__Instructions to follow__
Please read the news excerpt and state whom Rahm Emanuel urged Gov. Blagojevich's administration to appoint.

__Source extract__
======

Is Time's Person of the Year Cover Propaganda? (by Sasha Issenberg, Boston Globe)
There is little surprise that Time decided to name Obama its "Person of the Year," and the magazine takes its usual pains to make the world-historical case for its choice. But the image the magazine chose for its cover is, quite literally, an Obama campaign poster.
Like Time’s gushing, above, which could be on a campaign poster.—Caro
Blago drama for Obama (Chicago Sun-Times)
President-elect Barack Obama's incoming chief of staff, Rahm Emanuel, was pushing for Obama's successor just days after the Nov. 4 election, sources told the Chicago Sun-Times. Emanuel privately urged Gov. Blagojevich's administration to appoint Obama confidante Valerie Jarrett, and the Sun-Times learned Tuesday that he also pressed that it be done by a certain deadline… [Emphasis added.] The disclosure comes days after Obama's camp downplayed Jarrett's interest in the post.
Emanuel Was Looking for Placeholder (Political Wire)

======

Scene-based spatial records:
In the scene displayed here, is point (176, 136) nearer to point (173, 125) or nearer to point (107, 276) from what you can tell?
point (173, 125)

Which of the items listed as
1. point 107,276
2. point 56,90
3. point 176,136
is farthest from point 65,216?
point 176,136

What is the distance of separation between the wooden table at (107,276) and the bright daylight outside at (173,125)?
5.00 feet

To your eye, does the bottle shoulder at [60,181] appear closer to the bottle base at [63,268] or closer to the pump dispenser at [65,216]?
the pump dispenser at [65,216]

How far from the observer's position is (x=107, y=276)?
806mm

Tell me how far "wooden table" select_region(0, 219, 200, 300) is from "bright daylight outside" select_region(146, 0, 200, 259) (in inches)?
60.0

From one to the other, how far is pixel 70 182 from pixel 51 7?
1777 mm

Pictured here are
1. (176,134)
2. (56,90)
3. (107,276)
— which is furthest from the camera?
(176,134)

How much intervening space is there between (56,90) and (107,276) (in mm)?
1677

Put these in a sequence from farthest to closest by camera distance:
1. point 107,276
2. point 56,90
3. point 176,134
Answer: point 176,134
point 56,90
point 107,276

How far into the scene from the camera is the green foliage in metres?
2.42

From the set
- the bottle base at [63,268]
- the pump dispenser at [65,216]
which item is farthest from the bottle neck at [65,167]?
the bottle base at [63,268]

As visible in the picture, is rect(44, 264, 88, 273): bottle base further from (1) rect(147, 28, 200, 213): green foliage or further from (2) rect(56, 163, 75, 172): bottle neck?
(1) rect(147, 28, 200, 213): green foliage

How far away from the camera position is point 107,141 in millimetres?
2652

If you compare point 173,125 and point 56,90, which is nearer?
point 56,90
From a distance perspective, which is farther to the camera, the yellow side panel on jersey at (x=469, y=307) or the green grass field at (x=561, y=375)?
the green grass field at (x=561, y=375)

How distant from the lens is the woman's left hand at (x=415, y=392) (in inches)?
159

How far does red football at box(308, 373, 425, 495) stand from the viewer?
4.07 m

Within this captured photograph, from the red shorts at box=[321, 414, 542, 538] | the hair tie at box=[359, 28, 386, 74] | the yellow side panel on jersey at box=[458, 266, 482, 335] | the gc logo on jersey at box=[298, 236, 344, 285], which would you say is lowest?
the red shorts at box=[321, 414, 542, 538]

======

__Solution to the problem__
Valerie Jarrett, an Obama confidante.